• [页面]:
++++++++

给定一棵二叉树,将每个节点与其层次顺序的后继节点连接起来。每个级别的最后一个节点应该指向一个空节点。

解答

Java

import java.util.*;

class TreeNode {
  int val;
  TreeNode left;
  TreeNode right;
  TreeNode next;

  TreeNode(int x) {
    val = x;
    left = right = next = null;
  }

  //打印节点 level order traversal using 'next' pointer
  public void printLevelOrder() {
    TreeNode nextLevelRoot = this;
    while (nextLevelRoot != null) {
      TreeNode current = nextLevelRoot;
      nextLevelRoot = null;
      while (current != null) {
        System.out.print(current.val + " ");
        if (nextLevelRoot == null) {
          if (current.left != null)
            nextLevelRoot = current.left;
          else if (current.right != null)
            nextLevelRoot = current.right;
        }
        current = current.next;
      }
      System.out.println();
    }
  }
};

class ConnectLevelOrderSiblings {
  public static void connect(TreeNode root) {
    if (root == null)
      return;

    Queue<TreeNode> queue = new LinkedList<>();
    queue.offer(root);
    while (!queue.isEmpty()) {
      TreeNode previousNode = null;
      int levelSize = queue.size();
      //遍历这一层的所有节点
      for (int i = 0; i < levelSize; i++) {
        TreeNode currentNode = queue.poll();
        if (previousNode != null)
          previousNode.next = currentNode;
        previousNode = currentNode;

        //插入当前节点的子节点
        if (currentNode.left != null)
          queue.offer(currentNode.left);
        if (currentNode.right != null)
          queue.offer(currentNode.right);
      }
    }
  }

  public static void main(String[] args) {
    TreeNode root = new TreeNode(12);
    root.left = new TreeNode(7);
    root.right = new TreeNode(1);
    root.left.left = new TreeNode(9);
    root.right.left = new TreeNode(10);
    root.right.right = new TreeNode(5);
    ConnectLevelOrderSiblings.connect(root);
    System.out.println("Level order traversal using 'next' pointer: ");
    root.printLevelOrder();
  }
}

JavaScript

class TreeNode {
    constructor(x) {
        this.val = x;
        this.left = null;
        this.right = null;
        this.next = null;
    }

    //打印节点 level order traversal using 'next' pointer
    printLevelOrder() {
        let nextLevelRoot = this;
        while (nextLevelRoot !== null) {
            let current = nextLevelRoot;
            nextLevelRoot = null;
            while (current !== null) {
                console.log(current.val + " ");
                if (nextLevelRoot === null) {
                    if (current.left !== null)

++++++++

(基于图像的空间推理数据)
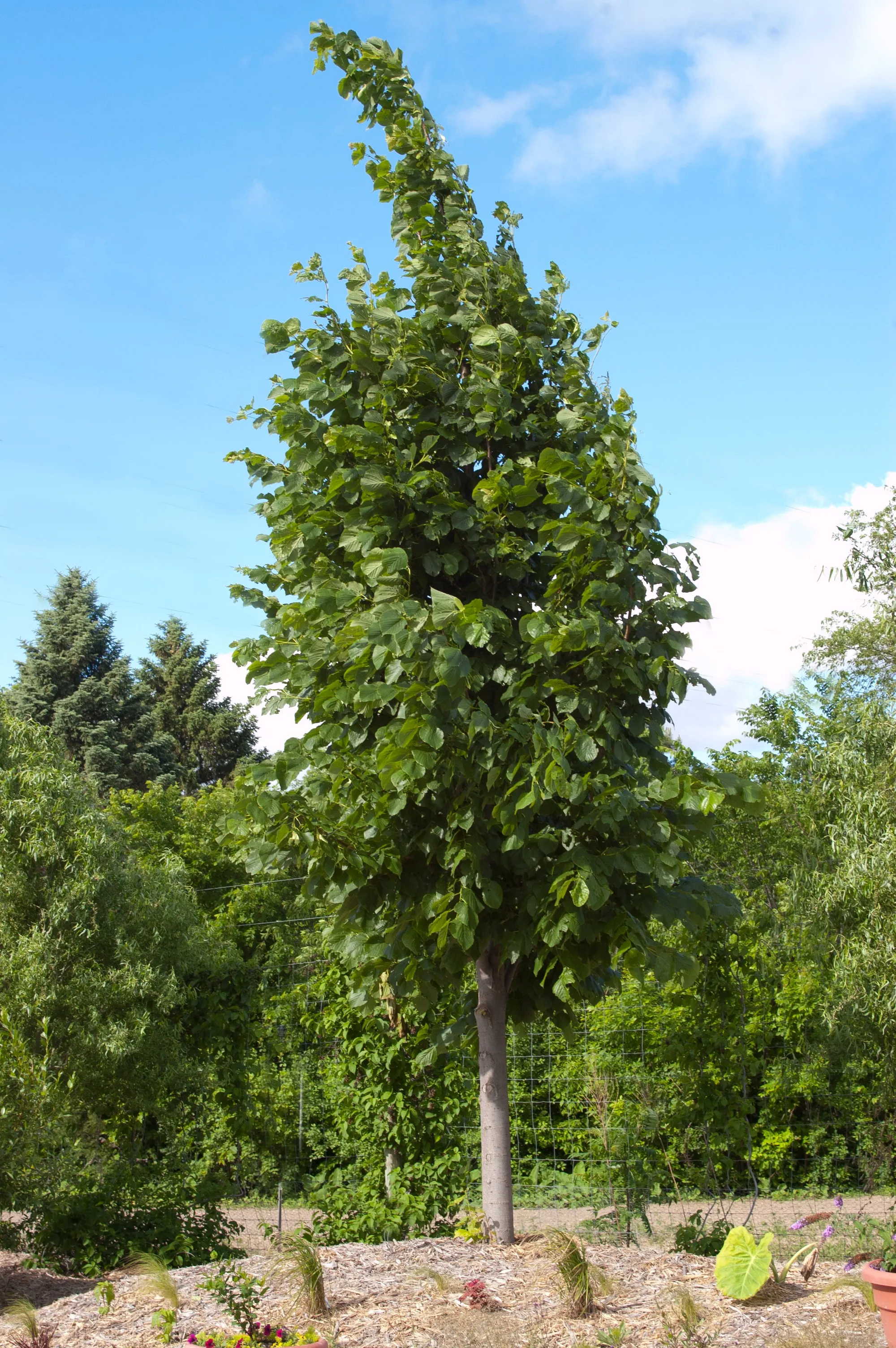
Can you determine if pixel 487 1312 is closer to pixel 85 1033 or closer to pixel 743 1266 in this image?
pixel 743 1266

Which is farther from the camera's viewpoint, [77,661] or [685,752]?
[77,661]

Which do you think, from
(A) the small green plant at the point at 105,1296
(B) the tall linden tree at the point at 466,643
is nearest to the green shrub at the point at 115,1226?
(A) the small green plant at the point at 105,1296

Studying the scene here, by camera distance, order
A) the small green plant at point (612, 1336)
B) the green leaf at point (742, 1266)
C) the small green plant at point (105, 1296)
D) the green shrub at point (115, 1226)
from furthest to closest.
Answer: the green shrub at point (115, 1226)
the small green plant at point (105, 1296)
the green leaf at point (742, 1266)
the small green plant at point (612, 1336)

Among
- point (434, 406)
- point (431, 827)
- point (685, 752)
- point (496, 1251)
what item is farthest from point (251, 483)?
point (496, 1251)

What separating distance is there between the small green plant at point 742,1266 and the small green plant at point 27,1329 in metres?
2.47

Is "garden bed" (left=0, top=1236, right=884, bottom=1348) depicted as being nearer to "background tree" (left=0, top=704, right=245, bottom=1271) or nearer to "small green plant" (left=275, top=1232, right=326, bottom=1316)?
"small green plant" (left=275, top=1232, right=326, bottom=1316)

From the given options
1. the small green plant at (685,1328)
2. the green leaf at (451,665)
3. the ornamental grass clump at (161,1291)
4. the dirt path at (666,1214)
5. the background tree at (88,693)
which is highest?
the background tree at (88,693)

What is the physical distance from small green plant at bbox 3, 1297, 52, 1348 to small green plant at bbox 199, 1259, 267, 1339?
0.61 metres

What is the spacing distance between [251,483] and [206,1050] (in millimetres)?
4614

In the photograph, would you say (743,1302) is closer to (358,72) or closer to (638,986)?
(638,986)

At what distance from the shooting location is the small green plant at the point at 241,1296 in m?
3.50

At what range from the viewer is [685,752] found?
4.31 metres

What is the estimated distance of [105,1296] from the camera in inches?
165

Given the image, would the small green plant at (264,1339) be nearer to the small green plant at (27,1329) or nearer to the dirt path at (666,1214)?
the small green plant at (27,1329)
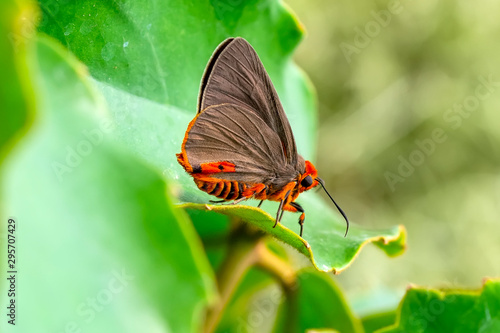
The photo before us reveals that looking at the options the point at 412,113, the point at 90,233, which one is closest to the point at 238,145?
the point at 90,233

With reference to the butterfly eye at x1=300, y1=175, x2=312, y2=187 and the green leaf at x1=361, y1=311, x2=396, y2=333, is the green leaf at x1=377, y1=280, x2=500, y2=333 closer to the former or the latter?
the green leaf at x1=361, y1=311, x2=396, y2=333

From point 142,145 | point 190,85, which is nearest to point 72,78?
point 142,145

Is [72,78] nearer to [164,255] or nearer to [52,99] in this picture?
[52,99]

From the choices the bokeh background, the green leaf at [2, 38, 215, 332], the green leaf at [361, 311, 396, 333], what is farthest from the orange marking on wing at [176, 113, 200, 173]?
the bokeh background

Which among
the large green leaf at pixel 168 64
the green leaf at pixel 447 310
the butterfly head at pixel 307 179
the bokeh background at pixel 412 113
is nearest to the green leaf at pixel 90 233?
the large green leaf at pixel 168 64

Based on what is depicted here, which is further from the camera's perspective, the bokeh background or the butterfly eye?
the bokeh background

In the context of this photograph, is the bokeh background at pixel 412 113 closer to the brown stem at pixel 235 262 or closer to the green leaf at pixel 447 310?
the brown stem at pixel 235 262
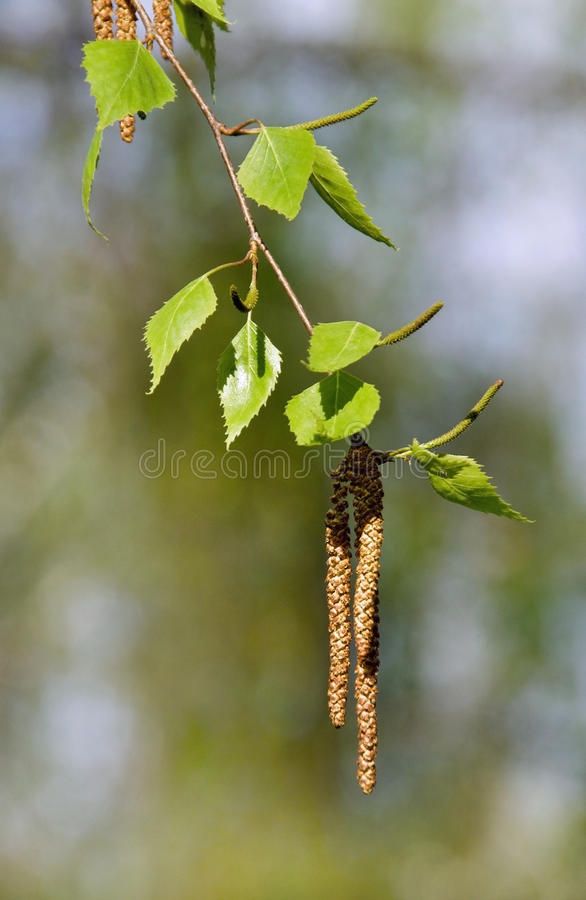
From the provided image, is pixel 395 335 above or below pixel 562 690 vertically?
above

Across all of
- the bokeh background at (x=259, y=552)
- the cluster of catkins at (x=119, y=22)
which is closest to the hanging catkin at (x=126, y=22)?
the cluster of catkins at (x=119, y=22)

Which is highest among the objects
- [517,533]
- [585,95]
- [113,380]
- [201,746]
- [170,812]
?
[585,95]

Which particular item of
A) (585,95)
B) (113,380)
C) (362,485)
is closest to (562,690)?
(113,380)

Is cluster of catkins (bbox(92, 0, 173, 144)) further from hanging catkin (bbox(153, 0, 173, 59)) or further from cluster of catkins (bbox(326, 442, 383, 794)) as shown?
cluster of catkins (bbox(326, 442, 383, 794))

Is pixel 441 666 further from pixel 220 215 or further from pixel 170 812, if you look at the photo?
pixel 220 215

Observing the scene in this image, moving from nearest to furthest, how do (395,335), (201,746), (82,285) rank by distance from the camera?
(395,335) < (201,746) < (82,285)

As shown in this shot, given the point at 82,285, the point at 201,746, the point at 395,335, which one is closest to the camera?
the point at 395,335

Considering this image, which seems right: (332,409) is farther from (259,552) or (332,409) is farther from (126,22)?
(259,552)

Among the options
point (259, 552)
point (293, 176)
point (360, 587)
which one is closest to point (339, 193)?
point (293, 176)
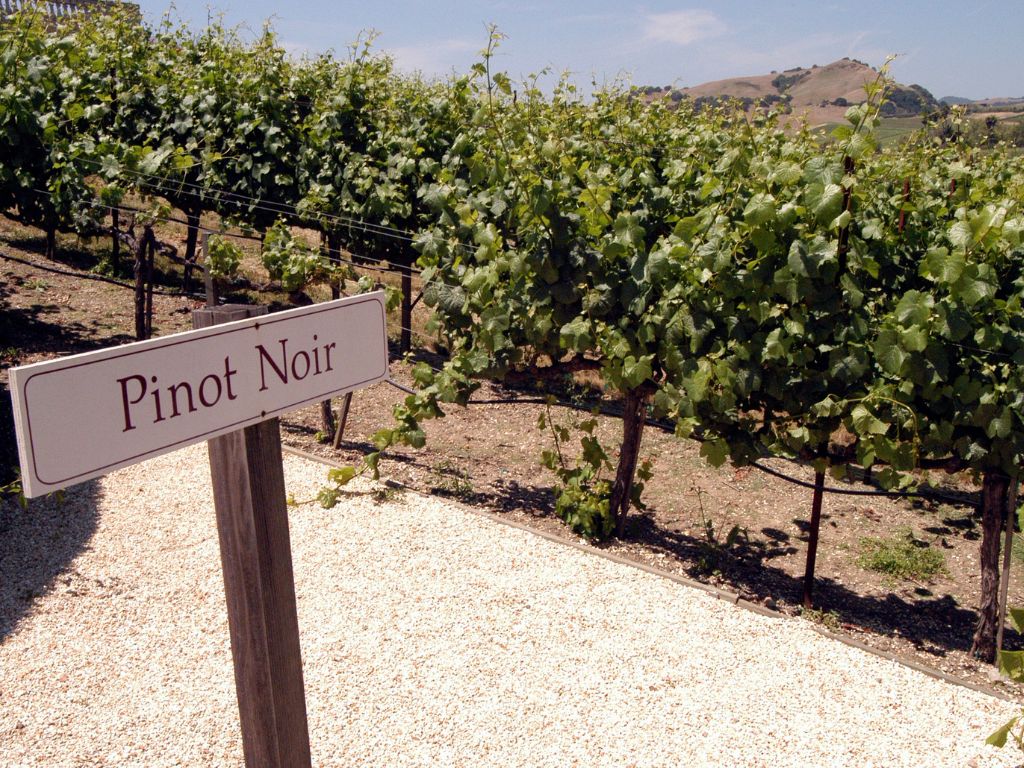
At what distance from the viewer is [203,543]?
4.79 metres

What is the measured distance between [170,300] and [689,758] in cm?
778

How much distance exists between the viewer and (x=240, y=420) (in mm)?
1733

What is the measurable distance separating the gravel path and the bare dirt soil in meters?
0.46

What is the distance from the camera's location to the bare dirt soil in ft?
15.4

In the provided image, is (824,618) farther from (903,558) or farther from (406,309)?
(406,309)

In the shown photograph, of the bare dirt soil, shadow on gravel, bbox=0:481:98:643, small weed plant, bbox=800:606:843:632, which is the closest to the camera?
shadow on gravel, bbox=0:481:98:643

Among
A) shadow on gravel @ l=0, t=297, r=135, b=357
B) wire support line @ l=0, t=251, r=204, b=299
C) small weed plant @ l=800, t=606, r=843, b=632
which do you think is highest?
wire support line @ l=0, t=251, r=204, b=299

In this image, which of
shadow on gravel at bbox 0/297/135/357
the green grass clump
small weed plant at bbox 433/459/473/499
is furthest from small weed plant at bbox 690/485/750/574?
shadow on gravel at bbox 0/297/135/357

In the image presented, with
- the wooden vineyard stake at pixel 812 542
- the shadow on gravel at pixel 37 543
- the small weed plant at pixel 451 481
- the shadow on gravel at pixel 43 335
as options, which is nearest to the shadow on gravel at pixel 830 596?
the wooden vineyard stake at pixel 812 542

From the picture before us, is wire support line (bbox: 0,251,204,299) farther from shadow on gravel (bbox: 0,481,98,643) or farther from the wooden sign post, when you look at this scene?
the wooden sign post

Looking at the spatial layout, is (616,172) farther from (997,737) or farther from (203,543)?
(997,737)

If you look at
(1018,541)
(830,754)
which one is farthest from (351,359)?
(1018,541)

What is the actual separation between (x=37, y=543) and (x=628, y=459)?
126 inches

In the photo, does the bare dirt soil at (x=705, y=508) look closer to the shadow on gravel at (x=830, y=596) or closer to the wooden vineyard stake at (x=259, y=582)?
the shadow on gravel at (x=830, y=596)
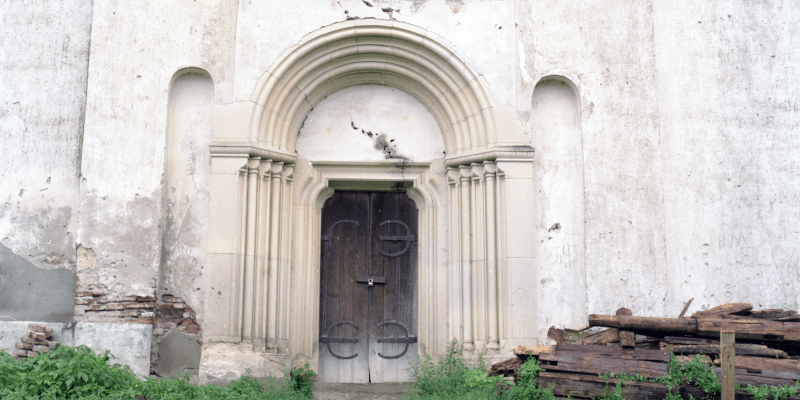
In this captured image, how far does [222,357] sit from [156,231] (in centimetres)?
145

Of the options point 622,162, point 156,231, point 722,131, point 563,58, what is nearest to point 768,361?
point 622,162

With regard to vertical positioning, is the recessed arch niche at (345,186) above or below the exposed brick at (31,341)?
above

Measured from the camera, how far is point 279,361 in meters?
7.09

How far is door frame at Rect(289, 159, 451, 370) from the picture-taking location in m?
7.71

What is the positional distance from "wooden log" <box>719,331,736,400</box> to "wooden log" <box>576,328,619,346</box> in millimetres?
1090

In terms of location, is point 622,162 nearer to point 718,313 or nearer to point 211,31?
point 718,313

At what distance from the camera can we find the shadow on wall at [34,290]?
7.61 meters

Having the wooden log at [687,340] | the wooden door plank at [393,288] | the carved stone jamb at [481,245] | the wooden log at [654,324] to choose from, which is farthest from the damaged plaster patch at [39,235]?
the wooden log at [687,340]

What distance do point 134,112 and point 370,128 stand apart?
2509 millimetres

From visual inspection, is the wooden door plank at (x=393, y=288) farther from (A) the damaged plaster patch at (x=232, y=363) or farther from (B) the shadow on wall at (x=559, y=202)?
(B) the shadow on wall at (x=559, y=202)

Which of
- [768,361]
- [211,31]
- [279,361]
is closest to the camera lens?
[768,361]

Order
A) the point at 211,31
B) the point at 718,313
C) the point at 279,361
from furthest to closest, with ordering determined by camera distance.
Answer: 1. the point at 211,31
2. the point at 279,361
3. the point at 718,313

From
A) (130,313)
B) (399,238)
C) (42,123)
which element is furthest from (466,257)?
(42,123)

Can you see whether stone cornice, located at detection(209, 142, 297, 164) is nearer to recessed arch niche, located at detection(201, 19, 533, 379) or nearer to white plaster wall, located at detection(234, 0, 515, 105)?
recessed arch niche, located at detection(201, 19, 533, 379)
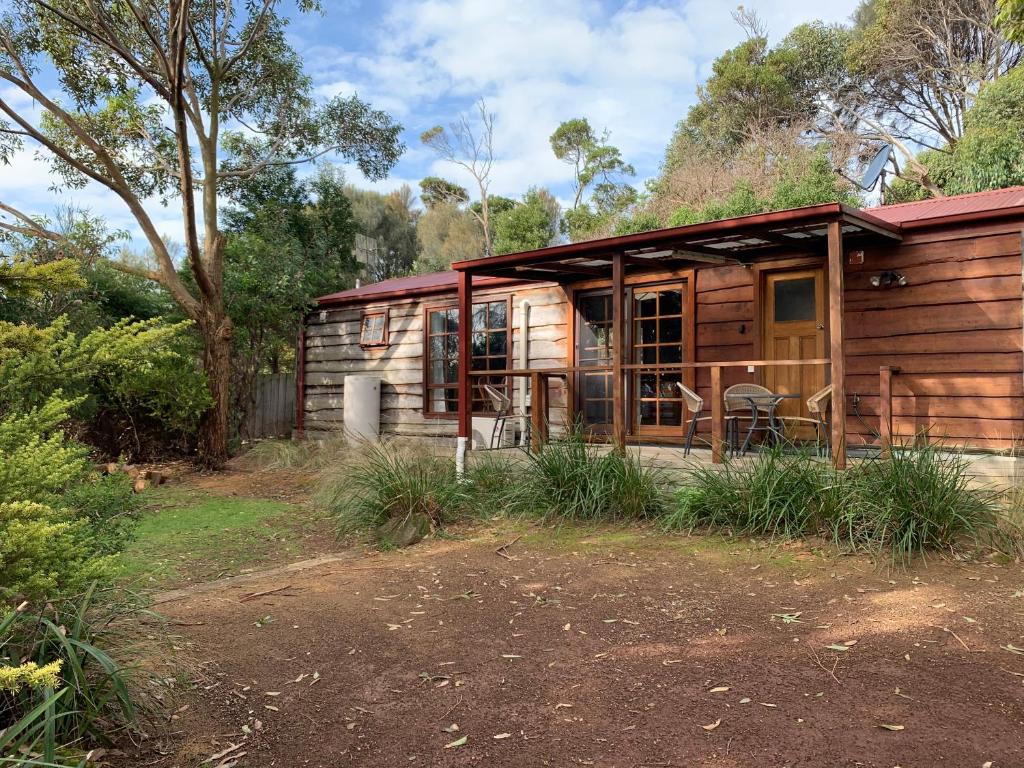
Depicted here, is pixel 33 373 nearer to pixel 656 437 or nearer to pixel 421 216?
pixel 656 437

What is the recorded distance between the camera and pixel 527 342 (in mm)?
10039

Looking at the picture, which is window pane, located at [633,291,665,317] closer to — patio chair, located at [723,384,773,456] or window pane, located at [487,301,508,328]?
patio chair, located at [723,384,773,456]

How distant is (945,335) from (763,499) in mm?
3048

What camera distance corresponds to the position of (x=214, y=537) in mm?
6289

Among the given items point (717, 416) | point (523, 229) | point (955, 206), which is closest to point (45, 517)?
point (717, 416)

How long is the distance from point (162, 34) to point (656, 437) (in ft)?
31.1

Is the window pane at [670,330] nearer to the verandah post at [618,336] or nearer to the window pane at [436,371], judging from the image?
the verandah post at [618,336]

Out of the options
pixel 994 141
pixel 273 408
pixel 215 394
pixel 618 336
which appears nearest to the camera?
pixel 618 336

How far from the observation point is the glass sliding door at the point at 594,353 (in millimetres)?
9266

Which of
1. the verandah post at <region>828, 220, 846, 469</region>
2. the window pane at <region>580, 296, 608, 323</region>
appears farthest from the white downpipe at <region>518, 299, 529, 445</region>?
the verandah post at <region>828, 220, 846, 469</region>

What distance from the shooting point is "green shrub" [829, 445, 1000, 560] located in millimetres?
4676

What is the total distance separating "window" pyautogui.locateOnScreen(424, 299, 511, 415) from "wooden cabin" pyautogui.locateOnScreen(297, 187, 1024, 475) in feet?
0.09

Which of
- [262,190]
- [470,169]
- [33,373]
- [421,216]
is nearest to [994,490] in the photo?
[33,373]

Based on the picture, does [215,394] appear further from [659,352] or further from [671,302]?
[671,302]
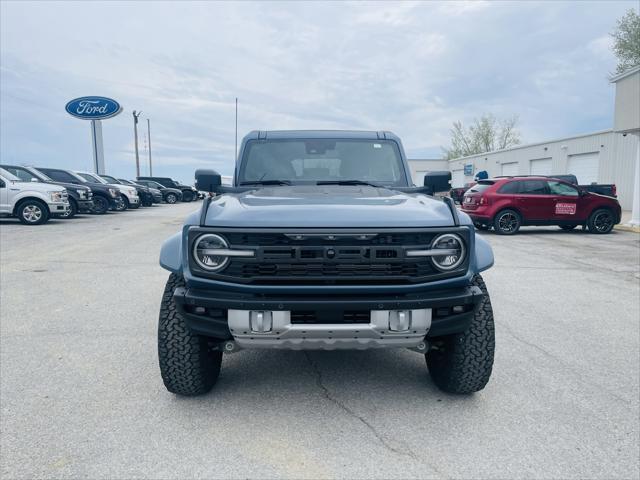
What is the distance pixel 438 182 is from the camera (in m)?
3.64

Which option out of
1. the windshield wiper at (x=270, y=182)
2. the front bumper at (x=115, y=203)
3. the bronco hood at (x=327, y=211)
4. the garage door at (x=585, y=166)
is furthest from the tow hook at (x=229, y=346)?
the garage door at (x=585, y=166)

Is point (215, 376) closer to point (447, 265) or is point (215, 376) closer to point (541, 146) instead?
point (447, 265)

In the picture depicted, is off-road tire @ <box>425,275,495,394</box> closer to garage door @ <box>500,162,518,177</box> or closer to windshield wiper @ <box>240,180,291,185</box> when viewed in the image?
windshield wiper @ <box>240,180,291,185</box>

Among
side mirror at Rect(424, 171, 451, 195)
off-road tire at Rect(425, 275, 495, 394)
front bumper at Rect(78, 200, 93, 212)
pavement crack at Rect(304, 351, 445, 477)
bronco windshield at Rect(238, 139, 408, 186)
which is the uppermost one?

++++++++

• [任务说明]:
**a)** 在讲二叉树同层节点连接的页面中,每个级别的最后一个节点应该指向什么?
**b)** 请续写讲二叉树同层节点连接的页面,紧接其最后一行往下写。

• [参考答案]:
**a)** 一个空节点。

**b)**
                        nextLevelRoot = current.left;
                    else if (current.right !== null)
                        nextLevelRoot = current.right;
                }
                current = current.next;
            }
            console.log();
        }
    }
}

class ConnectLevelOrderSiblings {
    static connect(root) {
        if (root === null)
            return;

        let queue = [];
        queue.push(root);
        while (queue.length > 0) {
            let previousNode = null;
            let levelSize = queue.length;
            //遍历这一层的所有节点
            for (let i = 0; i < levelSize; i++) {
                let currentNode = queue.shift();
                if (previousNode !== null)
                    previousNode.next = currentNode;
                previousNode = currentNode;

                //插入当前节点的子节点
                if (currentNode.left !== null)
                    queue.push(currentNode.left);
                if (currentNode.right !== null)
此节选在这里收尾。